(DOCUMENT TEXT)

For people with motor neurone disease (MND) who need care, equipment and home modifications, one day can mean the difference between $50,000 or $500,000 in funding each a year.
Support group MND Victoria says an “arbitrary cut-off” means those diagnosed before the age of 65 are funded under the National Disability Insurance Scheme (NDIS), while those diagnosed after that age are covered only by an aged-care package.
For the 2,100 Australians living with MND, this can mean the difference between two hours of funded care each day, or 24/7 support, as unlike the NDIS, aged care has a $54,000 limit.
74-year-old Central Victorian man Michael Coles, who was diagnosed with MND four years ago, can’t use his legs, can’t move his arms and can barely move his hands.
“I have no mobility at all in my legs. I can’t even wriggle my legs to make them more comfortable,” Mr Coles said.
“Same with my arms. So I can’t lift my hands. I can’t straighten these fingers.
“I used to sing a lot, but just can’t now, because I can’t go through a complete phrase without taking a breath.”
When he is moved from his specially designed armchair, he experiences an excruciating burning sensation.
But there’s nothing wrong with Mr Coles’s sense of humour.
“If I could move my hands, I’d slap my forehead and say, ‘Sh [s**t] … shellgrip!”
“It’s a real comedy, I got to tell ya.”
An armchair, which he spends between seven and 10 hours a day sitting in, was one of several things he could not get funded through his $54,000-a-year care plan.
Like 55 per cent of Australians who live with MND, Mr Coles was over the age of 65 when he was diagnosed, meaning he fell into the “unlucky” category of funding, as MND Victoria describes it.
“Why is it that someone of my age who has this disability can not get NDIS? Am I not disabled?” Mr Coles said.
‘Dreadfully unfair’ difference in funding
MND Victoria CEO Kate Johnson said someone with the disease who had an NDIS plan would receive about $200,000 a year on average — more than triple what Mr Coles received.
But if they were considered high needs, like Mr Coles was, they could receive up to $600,000 a year.

(End DOCUMENT TEXT)
(DATA LISTING)

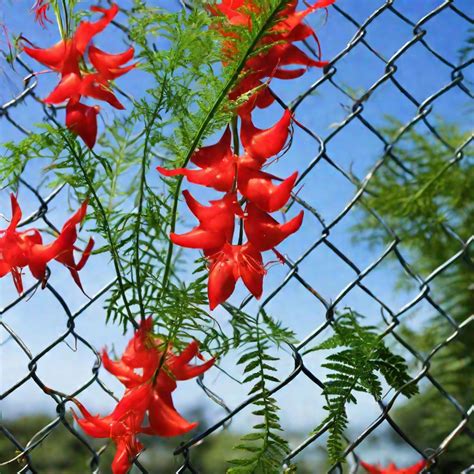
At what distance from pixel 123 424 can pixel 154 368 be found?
57 mm

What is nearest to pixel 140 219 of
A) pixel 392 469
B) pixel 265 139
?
pixel 265 139

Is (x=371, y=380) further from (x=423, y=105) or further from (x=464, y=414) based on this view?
(x=423, y=105)

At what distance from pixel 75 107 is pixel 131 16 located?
0.11 m

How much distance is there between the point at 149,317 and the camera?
0.68m

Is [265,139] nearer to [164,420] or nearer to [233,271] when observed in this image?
[233,271]

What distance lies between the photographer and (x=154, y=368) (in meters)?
0.67

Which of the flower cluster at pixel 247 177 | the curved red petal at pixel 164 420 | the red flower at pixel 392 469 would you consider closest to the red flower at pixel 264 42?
the flower cluster at pixel 247 177

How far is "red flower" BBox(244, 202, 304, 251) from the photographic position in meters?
0.62

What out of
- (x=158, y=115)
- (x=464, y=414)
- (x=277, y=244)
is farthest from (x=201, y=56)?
(x=464, y=414)

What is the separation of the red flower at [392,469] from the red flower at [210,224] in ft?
1.38

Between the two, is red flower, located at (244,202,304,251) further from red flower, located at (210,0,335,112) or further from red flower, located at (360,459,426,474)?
red flower, located at (360,459,426,474)

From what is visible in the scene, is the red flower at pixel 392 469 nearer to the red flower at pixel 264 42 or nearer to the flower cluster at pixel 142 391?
the flower cluster at pixel 142 391

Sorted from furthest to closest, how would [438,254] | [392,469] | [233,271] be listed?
[438,254]
[392,469]
[233,271]

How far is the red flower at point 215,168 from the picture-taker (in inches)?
25.0
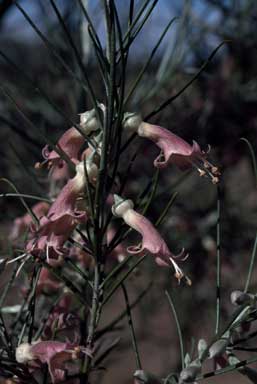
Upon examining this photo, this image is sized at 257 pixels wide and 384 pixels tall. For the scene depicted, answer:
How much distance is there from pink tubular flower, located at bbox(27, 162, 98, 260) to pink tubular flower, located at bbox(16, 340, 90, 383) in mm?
120

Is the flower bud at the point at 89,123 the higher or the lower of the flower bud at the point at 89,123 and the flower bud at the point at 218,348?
the higher

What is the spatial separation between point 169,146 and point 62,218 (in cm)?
19

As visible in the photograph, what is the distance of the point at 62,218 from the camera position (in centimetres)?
88

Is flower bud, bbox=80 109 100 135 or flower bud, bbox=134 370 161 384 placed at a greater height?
flower bud, bbox=80 109 100 135

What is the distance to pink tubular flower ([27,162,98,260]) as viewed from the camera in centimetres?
88

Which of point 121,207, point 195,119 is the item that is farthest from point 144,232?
point 195,119

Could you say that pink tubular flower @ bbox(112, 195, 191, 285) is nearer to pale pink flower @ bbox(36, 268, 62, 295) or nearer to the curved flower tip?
the curved flower tip

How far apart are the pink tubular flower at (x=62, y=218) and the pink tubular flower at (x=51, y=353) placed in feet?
0.39

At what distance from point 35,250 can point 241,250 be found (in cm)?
189

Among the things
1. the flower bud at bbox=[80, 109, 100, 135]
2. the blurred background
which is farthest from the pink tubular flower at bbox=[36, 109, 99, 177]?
the blurred background

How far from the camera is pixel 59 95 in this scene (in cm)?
303

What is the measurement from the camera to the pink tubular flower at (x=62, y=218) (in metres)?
0.88

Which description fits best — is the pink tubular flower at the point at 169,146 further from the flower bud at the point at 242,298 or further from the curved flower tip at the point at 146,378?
the curved flower tip at the point at 146,378

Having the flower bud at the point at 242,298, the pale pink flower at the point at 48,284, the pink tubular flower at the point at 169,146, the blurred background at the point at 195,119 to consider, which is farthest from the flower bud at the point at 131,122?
the blurred background at the point at 195,119
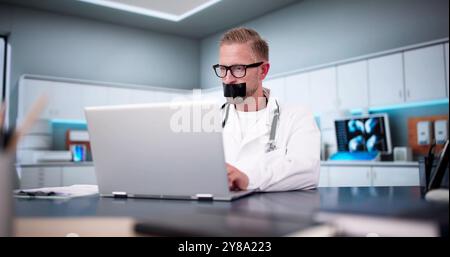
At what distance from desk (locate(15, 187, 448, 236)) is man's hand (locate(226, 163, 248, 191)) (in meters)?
0.10

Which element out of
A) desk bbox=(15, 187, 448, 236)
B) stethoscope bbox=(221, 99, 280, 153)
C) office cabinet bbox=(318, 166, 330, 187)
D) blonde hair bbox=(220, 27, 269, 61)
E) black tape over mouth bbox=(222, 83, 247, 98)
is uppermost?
blonde hair bbox=(220, 27, 269, 61)

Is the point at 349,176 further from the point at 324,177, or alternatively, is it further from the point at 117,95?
the point at 117,95

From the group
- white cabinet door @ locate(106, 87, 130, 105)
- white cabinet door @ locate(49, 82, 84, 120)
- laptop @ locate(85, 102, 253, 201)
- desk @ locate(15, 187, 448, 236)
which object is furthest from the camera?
white cabinet door @ locate(106, 87, 130, 105)

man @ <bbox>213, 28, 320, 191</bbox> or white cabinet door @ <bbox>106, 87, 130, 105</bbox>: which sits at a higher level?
white cabinet door @ <bbox>106, 87, 130, 105</bbox>

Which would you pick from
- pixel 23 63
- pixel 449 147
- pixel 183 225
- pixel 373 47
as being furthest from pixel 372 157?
pixel 23 63

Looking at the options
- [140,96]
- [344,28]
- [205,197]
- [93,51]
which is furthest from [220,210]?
[93,51]

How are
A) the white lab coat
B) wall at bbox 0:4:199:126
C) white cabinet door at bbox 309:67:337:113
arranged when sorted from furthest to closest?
1. wall at bbox 0:4:199:126
2. white cabinet door at bbox 309:67:337:113
3. the white lab coat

(End DATA LISTING)

TASKS:
**A)** Answer these questions about the article on MND funding:
(i) How many Australians are living with MND?
(ii) How long ago was Michael Coles diagnosed with MND?
(iii) According to Kate Johnson, about how much does someone with MND on an NDIS plan receive a year on average?
**B)** From the article on MND funding, set down the passage that begins at the words "When he is moved" and stops after "his $54,000-a-year care plan.".
**C)** In the article on MND funding, how would you shorten the paragraph beginning "Support group MND Victoria says" while keeping its main facts?

TASK ANSWERS:
**A)**
(i) 2,100
(ii) Four years ago
(iii) About $200,000

**B)**
When he is moved from his specially designed armchair, he experiences an excruciating burning sensation.
But there’s nothing wrong with Mr Coles’s sense of humour.
“If I could move my hands, I’d slap my forehead and say, ‘Sh [s**t] … shellgrip!”
“It’s a real comedy, I got to tell ya.”
An armchair, which he spends between seven and 10 hours a day sitting in, was one of several things he could not get funded through his $54,000-a-year care plan.

**C)** MND Victoria says an "arbitrary cut-off" puts people diagnosed with MND before 65 under the NDIS, while those diagnosed after 65 get only an aged-care package.